• **Exercise details**
Format the entries below as a numbered list. Start with their first line and end with the line containing "<instances>", including both of those lines and skipping any blank ones.

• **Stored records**
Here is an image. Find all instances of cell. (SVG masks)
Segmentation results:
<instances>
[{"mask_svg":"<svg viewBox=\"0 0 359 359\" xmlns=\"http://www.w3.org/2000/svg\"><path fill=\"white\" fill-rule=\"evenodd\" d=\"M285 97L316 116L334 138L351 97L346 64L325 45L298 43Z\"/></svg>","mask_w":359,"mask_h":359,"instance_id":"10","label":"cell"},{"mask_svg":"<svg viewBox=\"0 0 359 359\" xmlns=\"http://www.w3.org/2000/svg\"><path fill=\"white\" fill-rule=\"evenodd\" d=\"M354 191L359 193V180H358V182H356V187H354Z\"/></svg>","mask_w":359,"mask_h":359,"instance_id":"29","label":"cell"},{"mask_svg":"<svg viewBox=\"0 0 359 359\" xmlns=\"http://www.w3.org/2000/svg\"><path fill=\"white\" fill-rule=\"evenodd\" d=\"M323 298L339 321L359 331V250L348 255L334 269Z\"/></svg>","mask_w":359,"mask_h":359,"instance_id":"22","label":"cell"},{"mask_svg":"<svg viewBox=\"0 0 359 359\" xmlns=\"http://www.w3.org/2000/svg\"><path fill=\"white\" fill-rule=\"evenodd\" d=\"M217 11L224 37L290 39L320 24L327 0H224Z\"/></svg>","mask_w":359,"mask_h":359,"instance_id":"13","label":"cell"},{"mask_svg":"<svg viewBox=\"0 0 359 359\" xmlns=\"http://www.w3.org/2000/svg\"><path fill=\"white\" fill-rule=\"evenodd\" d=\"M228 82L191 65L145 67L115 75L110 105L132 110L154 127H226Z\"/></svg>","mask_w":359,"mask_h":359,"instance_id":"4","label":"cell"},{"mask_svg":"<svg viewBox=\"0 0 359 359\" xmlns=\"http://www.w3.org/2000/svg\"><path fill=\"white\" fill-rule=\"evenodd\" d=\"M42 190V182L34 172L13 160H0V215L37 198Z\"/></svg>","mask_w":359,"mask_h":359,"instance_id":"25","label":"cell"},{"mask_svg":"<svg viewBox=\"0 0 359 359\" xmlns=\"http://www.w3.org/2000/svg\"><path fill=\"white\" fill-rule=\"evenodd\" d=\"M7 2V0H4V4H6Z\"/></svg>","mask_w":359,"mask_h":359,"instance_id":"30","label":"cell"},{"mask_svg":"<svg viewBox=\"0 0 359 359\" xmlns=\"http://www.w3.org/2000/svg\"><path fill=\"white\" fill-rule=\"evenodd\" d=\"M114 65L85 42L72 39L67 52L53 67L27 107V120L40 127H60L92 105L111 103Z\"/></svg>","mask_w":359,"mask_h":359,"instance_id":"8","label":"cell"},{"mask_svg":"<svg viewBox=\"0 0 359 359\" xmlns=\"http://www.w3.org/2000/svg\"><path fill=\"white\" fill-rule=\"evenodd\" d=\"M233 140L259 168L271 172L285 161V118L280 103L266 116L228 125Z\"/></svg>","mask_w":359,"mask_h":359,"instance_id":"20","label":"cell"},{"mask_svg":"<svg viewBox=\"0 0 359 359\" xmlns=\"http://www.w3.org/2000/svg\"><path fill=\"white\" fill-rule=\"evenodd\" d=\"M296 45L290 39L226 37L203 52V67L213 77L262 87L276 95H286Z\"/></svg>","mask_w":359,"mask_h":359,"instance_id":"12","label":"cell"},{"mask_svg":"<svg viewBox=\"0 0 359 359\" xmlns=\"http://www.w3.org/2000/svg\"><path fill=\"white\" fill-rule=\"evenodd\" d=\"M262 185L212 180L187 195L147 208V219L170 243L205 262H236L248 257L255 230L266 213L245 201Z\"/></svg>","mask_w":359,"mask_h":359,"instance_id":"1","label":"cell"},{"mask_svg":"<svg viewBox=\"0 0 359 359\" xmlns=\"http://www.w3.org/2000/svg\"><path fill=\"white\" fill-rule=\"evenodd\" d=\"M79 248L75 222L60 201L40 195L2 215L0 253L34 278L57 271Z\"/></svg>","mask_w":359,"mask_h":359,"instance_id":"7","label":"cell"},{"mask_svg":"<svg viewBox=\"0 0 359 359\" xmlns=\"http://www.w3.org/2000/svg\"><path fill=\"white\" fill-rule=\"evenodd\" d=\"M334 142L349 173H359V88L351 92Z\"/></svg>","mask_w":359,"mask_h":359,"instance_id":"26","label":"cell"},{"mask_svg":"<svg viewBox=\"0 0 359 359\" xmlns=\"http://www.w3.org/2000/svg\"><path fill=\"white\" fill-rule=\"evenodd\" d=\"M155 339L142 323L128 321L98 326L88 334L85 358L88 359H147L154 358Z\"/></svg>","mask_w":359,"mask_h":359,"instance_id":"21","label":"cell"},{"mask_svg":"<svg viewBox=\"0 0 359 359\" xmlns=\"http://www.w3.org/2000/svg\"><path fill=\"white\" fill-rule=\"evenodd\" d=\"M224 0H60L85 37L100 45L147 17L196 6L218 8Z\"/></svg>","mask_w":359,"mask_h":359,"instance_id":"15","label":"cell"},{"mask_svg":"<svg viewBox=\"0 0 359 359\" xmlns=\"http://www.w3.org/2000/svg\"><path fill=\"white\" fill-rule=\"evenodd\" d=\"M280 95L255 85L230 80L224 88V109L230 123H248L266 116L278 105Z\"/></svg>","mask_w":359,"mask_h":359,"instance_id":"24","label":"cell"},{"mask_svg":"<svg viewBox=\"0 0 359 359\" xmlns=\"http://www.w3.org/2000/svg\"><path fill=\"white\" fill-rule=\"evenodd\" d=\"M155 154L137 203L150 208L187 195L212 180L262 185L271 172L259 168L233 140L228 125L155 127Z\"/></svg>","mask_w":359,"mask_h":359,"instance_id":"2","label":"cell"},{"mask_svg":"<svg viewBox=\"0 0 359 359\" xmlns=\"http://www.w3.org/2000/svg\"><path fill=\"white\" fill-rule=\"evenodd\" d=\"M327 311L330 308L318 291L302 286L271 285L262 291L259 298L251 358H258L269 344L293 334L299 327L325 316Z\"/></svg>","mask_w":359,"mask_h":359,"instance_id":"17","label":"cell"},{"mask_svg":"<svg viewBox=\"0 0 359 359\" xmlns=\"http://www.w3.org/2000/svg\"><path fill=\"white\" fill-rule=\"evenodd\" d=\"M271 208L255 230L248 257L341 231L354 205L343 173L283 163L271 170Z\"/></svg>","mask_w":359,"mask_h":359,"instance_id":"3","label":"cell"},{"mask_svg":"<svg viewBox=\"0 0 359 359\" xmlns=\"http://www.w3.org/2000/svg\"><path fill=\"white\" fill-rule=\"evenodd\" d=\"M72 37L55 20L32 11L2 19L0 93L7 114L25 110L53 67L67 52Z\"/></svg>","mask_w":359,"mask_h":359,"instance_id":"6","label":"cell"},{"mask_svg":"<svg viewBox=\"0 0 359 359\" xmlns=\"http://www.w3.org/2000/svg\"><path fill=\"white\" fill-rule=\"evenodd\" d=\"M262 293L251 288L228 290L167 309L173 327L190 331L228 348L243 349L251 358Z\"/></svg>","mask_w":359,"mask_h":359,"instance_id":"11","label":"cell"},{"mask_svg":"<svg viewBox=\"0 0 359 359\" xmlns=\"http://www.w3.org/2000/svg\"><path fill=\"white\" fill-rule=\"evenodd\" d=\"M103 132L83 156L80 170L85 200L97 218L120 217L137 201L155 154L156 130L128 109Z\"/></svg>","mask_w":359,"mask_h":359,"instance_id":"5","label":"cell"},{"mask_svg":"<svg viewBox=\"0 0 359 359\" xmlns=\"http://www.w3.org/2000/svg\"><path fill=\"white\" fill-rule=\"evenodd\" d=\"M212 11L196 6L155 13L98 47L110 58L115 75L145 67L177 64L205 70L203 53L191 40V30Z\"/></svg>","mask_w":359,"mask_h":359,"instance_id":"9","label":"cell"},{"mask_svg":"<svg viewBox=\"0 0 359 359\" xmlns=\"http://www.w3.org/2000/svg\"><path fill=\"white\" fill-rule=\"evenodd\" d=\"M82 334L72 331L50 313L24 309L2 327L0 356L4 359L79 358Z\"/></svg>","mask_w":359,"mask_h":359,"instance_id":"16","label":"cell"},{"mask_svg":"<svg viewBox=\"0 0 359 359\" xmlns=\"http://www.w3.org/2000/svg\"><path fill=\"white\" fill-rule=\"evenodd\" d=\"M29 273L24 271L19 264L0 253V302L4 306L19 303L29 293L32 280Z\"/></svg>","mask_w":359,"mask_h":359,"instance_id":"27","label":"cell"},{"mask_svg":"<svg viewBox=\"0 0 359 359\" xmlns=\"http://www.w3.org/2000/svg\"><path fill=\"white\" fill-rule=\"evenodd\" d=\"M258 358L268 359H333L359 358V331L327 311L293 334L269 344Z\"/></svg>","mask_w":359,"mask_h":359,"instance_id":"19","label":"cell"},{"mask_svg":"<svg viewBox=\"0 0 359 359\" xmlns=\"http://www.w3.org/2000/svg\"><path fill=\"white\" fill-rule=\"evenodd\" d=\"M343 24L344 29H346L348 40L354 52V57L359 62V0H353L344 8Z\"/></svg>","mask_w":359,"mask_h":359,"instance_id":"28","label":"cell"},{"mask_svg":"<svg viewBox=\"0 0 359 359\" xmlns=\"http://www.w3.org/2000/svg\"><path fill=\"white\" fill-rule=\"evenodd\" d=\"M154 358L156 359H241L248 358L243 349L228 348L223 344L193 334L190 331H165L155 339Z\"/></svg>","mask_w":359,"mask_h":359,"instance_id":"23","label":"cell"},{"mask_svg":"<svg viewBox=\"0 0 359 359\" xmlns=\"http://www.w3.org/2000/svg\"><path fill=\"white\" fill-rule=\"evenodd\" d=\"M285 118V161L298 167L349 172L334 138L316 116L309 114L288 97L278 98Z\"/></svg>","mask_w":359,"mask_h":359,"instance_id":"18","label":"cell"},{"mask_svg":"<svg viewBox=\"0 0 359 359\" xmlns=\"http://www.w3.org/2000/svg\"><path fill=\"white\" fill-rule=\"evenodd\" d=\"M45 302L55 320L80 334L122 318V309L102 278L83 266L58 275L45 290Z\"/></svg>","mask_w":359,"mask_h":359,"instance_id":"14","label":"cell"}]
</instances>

• **Reply**
1. Here is an image. Find all instances of cell. (SVG masks)
2. Segmentation results:
3. <instances>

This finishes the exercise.